_DOCUMENT SEGMENT:_
There are other things that people are missing, and I have two that I want to mention. One, in the aboriginal community it's my firm belief that.... I don't like to hear on the news that these girls were in the sex trade and that they were sex trade workers. I think that's a lot of baloney. I think 90-some per cent of them were initially trafficked and lured into it, and then overnight they got into terrible situations. They don't even know what's going on, and then all of a sudden they become prostitutes or sex trade workers. I think we need to dig down deeper into that.

Another thing is that we have to pay huge attention to hotels. That's where it takes place. When you talk about the stroll, there's very little stroll in this country anymore. If you look in hotels and houses, that's where the predators are taking their victims.

It's a very hideous crime. Mr. Chair, I've seen things I wish I'd never seen, because those visions never go away. We have to commend the front-line workers. We have to commend the police officers and the ICE units who work so hard and see things that most of us can't see, and also the leaders of NGOs, such as Diane Redsky and Megan Walker and people like that, who have worked in the field for so many years. I think that we have to have the capacity to make sure that those front-line workers have counselling and have someone to talk to. It's been 24 years this past Christmas that I've been trying to combat human trafficking, and I think that all of these things about front-line workers have not been addressed. They can't work effectively with their victims unless they too have some safeguards and are able to have the counselling they need.

_PROVIDED MATERIAL:_
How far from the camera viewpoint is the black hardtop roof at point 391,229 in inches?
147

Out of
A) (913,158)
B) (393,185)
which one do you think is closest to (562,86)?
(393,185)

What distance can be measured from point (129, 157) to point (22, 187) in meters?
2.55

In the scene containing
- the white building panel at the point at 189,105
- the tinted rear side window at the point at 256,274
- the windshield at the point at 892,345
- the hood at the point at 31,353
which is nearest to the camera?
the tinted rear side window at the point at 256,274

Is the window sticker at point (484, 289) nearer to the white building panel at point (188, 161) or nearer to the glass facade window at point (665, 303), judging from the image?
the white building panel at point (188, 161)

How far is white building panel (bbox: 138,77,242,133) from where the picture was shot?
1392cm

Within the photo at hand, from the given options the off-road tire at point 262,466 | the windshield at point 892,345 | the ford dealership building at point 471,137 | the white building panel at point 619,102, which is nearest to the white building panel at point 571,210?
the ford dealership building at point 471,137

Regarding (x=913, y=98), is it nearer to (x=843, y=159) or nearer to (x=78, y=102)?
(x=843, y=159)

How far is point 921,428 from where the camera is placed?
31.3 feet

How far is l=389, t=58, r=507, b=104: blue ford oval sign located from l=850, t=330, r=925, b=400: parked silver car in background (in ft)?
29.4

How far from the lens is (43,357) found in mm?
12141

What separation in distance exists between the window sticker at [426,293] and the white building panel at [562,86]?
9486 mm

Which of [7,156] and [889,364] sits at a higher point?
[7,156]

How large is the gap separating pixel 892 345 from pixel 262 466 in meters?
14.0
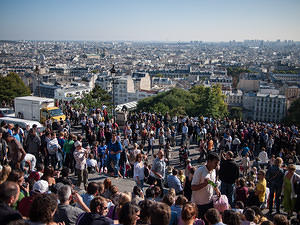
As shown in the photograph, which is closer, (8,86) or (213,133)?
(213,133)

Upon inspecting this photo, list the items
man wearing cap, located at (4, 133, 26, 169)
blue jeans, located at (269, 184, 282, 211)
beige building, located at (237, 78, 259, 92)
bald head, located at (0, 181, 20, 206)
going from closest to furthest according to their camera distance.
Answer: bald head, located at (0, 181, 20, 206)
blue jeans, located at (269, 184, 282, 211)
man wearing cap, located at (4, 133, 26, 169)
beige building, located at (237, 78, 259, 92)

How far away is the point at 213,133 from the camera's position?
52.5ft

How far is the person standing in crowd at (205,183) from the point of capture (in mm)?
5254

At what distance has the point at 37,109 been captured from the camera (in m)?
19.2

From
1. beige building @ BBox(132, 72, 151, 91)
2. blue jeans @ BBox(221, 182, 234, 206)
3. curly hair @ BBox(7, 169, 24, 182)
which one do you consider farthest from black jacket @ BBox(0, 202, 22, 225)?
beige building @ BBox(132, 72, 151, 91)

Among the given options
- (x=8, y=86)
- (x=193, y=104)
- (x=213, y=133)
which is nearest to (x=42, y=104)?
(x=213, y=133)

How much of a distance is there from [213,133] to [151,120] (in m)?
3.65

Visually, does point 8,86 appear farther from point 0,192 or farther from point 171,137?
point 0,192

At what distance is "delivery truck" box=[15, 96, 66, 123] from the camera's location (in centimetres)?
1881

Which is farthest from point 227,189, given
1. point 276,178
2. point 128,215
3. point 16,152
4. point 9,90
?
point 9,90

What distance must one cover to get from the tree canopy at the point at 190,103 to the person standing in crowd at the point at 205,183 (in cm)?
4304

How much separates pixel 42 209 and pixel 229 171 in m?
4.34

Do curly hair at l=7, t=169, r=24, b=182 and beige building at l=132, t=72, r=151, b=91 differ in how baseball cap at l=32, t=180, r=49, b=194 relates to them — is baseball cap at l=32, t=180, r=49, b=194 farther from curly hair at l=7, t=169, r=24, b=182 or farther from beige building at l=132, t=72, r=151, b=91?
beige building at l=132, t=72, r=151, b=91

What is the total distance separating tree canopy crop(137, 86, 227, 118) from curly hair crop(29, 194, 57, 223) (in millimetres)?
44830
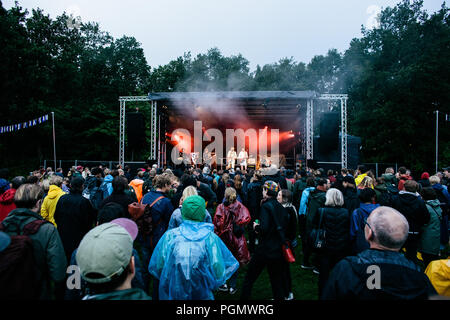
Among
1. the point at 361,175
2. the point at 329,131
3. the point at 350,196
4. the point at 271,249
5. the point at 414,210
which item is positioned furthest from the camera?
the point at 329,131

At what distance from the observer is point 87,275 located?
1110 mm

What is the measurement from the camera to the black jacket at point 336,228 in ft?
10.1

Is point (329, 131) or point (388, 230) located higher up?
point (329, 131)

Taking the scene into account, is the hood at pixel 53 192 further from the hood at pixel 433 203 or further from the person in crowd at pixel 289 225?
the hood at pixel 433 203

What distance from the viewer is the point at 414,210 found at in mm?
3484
==
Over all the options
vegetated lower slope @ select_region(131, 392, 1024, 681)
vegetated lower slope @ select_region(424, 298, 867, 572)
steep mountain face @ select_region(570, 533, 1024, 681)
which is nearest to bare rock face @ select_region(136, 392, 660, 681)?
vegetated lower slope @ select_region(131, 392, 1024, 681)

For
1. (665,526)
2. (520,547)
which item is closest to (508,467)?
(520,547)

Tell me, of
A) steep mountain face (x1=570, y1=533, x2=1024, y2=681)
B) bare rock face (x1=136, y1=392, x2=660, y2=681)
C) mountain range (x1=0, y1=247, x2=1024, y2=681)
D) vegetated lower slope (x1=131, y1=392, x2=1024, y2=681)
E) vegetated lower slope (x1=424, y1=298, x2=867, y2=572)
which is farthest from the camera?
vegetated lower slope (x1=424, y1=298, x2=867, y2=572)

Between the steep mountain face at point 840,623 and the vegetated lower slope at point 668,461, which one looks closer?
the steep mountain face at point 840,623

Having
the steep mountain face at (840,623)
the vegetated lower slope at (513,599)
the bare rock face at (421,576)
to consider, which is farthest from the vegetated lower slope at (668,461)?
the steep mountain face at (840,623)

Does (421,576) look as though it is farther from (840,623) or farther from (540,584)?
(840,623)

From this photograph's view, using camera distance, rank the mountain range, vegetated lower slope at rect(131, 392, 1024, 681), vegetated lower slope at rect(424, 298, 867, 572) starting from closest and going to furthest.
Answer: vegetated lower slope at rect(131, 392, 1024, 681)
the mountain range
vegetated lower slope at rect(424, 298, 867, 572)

_GOALS:_
a) Condense the paragraph of the human trafficking testimony that begins "Another thing is that we have to pay huge attention to hotels" into a short list of its main points.
b) Write the next part of the human trafficking testimony, picking up after its final sentence.
The records were taken from a separate source.

_RESPONSES FOR EACH TASK:_
a)
- Hotels need close attention because that is where trafficking takes place.
- Very little street "stroll" activity remains in the country.
- Predators now take their victims to hotels and houses.

b)
We have a lot of work to do here in Canada. I don't want to take everybody's time, because we have some very insightful people at this committee today. I would hope that each parliamentarian would look very closely, because if you think it can't happen to your own families, you would be wrong. I've worked with families of parliamentarians, thank you very much. I have worked with mayors of cities whose children were trafficked. I have worked with a great panorama of people, and unless we stop human trafficking in Canada and make sure that there are consequences there for the traffickers.... I have learned over time, too. You have before you Donald Bouchard, who was a trafficker. Back in the day when I knew him and what he was doing, I was dreaming about cement shoes, and that's not very nice, but the fact of the matter is that people do change too.

We have to all get together and combat human trafficking in a very meaningful way. I think that the testimony, and of course Mikhaela, who is studying it.... I'm ready glad that she's here.

I think today we have a great opportunity, and I look forward to the questions coming forward.

Thank you, Mr. Chair.

3:35 p.m.

Liberal

The Chair Liberal Anthony Housefather

Thank you very much, Ms. Smith, for all of your work and advocacy on this issue.

We'll go to Ms. Redsky now.

3:35 p.m.

Executive Director, Ma Mawi Wi Chi Itata Centre Inc.

Diane Redsky

Thank you. I'm going to do a quick time check so that I use my eight minutes wisely. I'm reading from notes that I sent in advance.

I want to thank all of you for the opportunity to be here and for accommodating the video, as well as thank Joy Smith for helping me get on this important agenda.

I'd like to begin by acknowledging the Anishinaabe territory, both in Duluth and in Ottawa, that we all have the privilege of being on.

I have broken up my presentation into three areas. I'm going to talk fast, so I feel bad for the interpreters, but I have lots to say and I'm going to use my time wisely. Those three areas are national recommendations, promising practices, and how this committee can help the front lines. My speaking notes have been provided.

The focus of my presentation on human trafficking will be on the purposes of sexual exploitation, also known as sex trafficking. There are several intersections between labour and sex trafficking, but for the purposes of this presentation I'll only be focusing in on sex trafficking from a national, front-line, and indigenous perspective.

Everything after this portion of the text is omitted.